What is asked -
Count the lines in the records below that contain the word "backrest". Report only that number.

== Data section

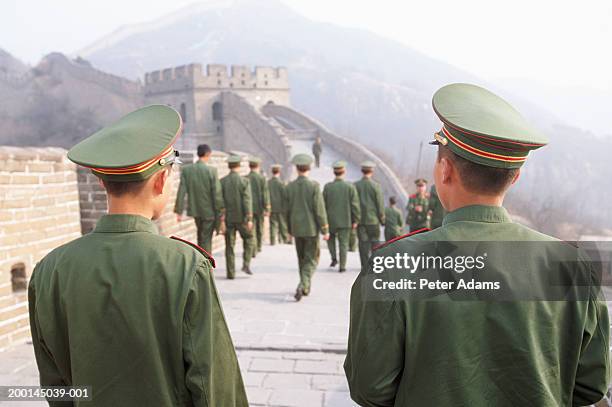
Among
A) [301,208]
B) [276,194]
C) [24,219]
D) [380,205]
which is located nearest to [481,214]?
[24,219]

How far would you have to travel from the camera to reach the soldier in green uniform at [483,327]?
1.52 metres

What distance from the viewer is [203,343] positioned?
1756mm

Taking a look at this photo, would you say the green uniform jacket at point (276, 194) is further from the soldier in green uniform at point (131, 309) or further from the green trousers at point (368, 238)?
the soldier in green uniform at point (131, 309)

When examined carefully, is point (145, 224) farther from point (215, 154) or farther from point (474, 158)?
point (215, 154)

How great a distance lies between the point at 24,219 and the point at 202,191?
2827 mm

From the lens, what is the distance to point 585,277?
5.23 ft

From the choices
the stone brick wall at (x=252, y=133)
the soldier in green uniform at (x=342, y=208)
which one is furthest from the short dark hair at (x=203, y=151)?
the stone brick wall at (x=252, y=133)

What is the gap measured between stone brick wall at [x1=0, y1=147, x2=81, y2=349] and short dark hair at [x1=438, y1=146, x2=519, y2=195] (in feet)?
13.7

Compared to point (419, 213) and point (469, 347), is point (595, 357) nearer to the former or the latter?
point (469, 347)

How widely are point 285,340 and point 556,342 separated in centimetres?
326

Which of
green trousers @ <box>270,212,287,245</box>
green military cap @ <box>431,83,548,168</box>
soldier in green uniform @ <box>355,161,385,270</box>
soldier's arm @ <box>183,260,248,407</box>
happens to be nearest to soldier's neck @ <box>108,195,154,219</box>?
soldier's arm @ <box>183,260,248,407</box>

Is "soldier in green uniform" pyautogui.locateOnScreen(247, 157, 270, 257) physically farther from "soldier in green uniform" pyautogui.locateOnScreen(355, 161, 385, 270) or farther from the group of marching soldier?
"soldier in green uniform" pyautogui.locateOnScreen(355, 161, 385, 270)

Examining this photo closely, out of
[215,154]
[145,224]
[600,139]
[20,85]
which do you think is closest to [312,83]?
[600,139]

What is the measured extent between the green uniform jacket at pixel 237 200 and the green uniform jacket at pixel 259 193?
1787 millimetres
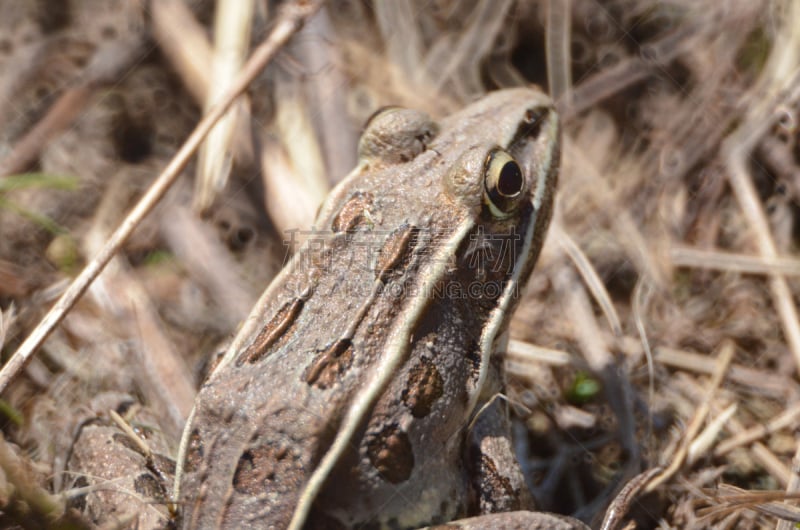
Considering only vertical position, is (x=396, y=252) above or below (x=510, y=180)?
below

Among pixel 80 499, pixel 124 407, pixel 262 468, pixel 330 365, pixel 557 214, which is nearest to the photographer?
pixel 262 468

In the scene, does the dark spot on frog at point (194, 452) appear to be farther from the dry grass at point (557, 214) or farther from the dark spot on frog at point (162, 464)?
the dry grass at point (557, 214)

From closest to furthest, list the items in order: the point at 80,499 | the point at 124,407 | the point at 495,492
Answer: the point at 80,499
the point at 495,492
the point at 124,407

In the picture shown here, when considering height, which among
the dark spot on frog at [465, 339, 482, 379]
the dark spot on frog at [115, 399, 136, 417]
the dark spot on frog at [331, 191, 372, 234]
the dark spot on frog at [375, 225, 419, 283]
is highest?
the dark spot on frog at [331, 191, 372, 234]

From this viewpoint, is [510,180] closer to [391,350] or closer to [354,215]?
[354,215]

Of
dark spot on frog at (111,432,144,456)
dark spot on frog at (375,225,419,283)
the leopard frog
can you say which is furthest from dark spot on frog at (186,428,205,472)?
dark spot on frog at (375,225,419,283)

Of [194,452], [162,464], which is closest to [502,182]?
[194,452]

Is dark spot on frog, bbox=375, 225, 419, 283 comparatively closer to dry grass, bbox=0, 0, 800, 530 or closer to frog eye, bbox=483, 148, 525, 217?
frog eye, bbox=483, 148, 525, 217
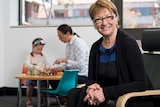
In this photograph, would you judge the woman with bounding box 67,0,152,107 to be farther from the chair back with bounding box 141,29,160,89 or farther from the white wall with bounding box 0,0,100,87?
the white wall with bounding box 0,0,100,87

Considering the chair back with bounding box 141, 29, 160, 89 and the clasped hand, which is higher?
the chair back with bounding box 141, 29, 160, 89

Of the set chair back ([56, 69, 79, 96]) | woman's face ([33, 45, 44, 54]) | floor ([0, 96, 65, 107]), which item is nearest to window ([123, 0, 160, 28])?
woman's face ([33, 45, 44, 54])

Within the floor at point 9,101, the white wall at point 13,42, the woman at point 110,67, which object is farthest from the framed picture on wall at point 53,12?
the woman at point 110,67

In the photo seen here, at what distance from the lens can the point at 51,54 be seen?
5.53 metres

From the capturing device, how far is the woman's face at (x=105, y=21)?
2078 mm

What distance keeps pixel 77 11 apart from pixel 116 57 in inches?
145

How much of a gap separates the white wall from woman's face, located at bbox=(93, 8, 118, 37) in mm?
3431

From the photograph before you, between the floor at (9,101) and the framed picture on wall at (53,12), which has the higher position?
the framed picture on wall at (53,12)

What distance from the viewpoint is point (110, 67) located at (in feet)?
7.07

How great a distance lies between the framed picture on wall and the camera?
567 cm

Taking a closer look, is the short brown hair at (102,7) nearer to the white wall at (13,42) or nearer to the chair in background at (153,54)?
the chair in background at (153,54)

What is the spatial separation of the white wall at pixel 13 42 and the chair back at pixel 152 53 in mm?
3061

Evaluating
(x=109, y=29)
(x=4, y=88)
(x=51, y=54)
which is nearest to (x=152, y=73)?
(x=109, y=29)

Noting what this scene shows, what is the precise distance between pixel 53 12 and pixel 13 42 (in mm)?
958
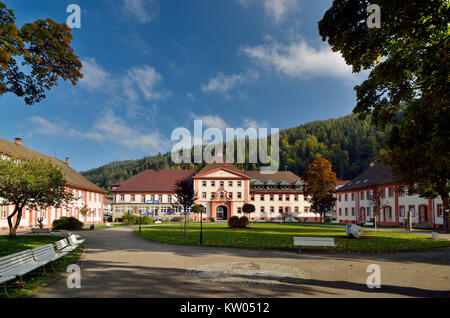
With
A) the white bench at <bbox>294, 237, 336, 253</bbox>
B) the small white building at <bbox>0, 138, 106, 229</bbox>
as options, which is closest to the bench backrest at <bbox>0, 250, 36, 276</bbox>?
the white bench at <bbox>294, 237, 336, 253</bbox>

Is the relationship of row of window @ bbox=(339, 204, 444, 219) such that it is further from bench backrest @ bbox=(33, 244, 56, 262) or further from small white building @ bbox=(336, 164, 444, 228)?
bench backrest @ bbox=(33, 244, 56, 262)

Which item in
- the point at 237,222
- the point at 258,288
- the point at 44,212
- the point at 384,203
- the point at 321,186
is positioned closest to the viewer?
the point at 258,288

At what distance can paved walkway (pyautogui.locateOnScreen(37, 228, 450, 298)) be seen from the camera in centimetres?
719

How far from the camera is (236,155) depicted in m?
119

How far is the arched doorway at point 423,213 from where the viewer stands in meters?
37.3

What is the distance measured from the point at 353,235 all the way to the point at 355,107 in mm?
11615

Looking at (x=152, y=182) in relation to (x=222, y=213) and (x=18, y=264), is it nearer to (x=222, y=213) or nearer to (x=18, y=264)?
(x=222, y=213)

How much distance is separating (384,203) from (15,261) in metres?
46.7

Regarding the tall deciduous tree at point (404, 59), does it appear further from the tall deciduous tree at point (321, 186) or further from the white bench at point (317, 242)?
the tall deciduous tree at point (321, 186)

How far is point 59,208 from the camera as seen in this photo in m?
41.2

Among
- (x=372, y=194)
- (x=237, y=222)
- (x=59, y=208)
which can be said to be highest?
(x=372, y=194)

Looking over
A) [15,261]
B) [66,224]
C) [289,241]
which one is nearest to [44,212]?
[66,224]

====
== Data section

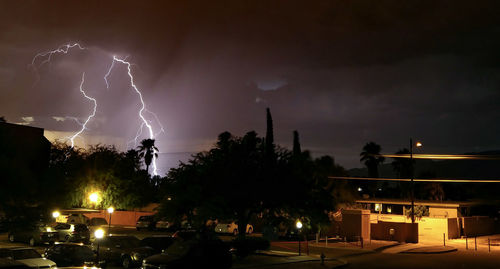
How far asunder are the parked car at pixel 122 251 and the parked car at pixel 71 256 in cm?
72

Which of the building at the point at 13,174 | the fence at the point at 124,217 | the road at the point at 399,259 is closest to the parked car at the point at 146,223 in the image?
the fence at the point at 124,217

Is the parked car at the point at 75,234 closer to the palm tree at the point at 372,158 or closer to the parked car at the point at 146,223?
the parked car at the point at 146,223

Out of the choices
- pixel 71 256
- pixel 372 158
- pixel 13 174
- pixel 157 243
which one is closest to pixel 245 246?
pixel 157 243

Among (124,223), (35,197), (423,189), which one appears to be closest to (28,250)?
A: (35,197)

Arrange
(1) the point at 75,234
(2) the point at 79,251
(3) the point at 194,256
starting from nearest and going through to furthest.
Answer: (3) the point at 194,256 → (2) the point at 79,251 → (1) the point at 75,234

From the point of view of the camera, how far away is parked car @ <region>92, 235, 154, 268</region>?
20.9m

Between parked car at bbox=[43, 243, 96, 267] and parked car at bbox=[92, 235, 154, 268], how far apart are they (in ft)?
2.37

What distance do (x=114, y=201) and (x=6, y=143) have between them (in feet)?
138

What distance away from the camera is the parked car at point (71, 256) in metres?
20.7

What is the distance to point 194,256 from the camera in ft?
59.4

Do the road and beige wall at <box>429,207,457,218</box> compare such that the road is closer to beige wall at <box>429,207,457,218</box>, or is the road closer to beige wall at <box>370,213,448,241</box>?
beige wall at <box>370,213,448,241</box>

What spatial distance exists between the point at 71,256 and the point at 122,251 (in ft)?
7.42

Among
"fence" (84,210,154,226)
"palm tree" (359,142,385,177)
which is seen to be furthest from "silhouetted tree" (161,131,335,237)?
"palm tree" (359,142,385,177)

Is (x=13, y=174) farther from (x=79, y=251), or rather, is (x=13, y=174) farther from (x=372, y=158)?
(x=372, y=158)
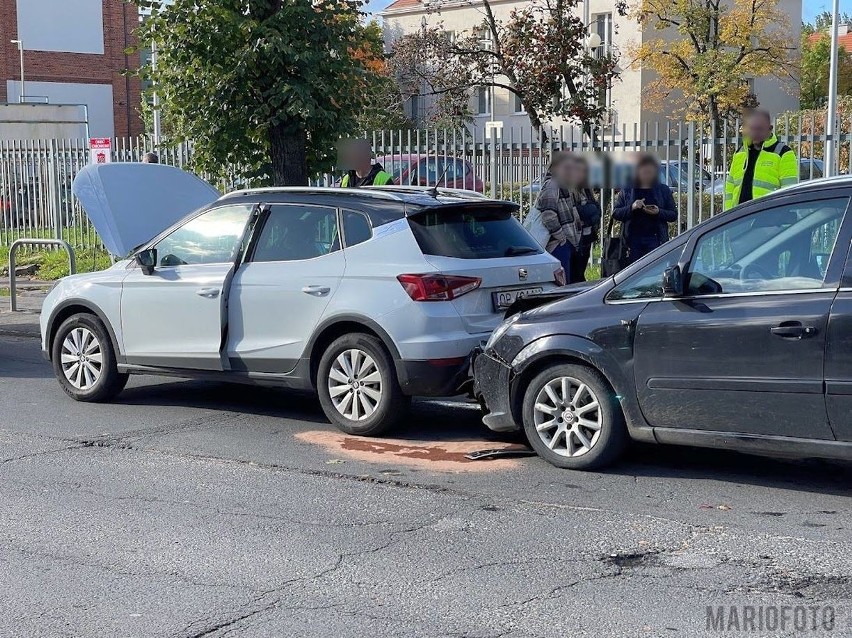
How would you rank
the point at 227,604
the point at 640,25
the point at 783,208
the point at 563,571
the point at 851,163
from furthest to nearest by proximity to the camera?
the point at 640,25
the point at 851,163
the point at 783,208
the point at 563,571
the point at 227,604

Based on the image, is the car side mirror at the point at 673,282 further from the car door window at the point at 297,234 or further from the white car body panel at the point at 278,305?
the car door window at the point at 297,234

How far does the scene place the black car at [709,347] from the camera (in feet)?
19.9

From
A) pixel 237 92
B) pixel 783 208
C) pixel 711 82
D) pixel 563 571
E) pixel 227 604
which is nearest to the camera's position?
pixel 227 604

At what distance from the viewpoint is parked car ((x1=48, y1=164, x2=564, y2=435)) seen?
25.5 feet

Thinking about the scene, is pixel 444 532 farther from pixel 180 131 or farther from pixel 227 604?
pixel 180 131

====
== Data section

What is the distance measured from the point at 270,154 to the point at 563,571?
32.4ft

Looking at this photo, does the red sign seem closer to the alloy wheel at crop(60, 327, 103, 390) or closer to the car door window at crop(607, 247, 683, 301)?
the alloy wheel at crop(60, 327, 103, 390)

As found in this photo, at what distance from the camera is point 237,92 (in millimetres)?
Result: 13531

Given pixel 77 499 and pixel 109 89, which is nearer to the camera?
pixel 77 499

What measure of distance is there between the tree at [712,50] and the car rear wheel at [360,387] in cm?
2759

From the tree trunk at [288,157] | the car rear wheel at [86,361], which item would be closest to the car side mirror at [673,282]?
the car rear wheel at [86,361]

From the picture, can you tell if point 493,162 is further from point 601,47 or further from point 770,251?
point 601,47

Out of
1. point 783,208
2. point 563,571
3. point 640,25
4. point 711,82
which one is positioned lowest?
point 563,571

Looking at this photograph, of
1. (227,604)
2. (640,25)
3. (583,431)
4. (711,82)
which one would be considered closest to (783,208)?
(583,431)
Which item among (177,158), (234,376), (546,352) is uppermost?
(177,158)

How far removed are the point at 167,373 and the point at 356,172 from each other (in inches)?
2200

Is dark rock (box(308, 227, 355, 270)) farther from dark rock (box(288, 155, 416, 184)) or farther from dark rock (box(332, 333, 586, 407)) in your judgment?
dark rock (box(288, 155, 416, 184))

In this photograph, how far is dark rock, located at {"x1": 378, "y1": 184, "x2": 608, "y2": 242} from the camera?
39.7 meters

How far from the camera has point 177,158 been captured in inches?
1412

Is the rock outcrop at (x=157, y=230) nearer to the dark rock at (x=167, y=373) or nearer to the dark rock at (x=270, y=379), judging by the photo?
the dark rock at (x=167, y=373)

====

Reply -
3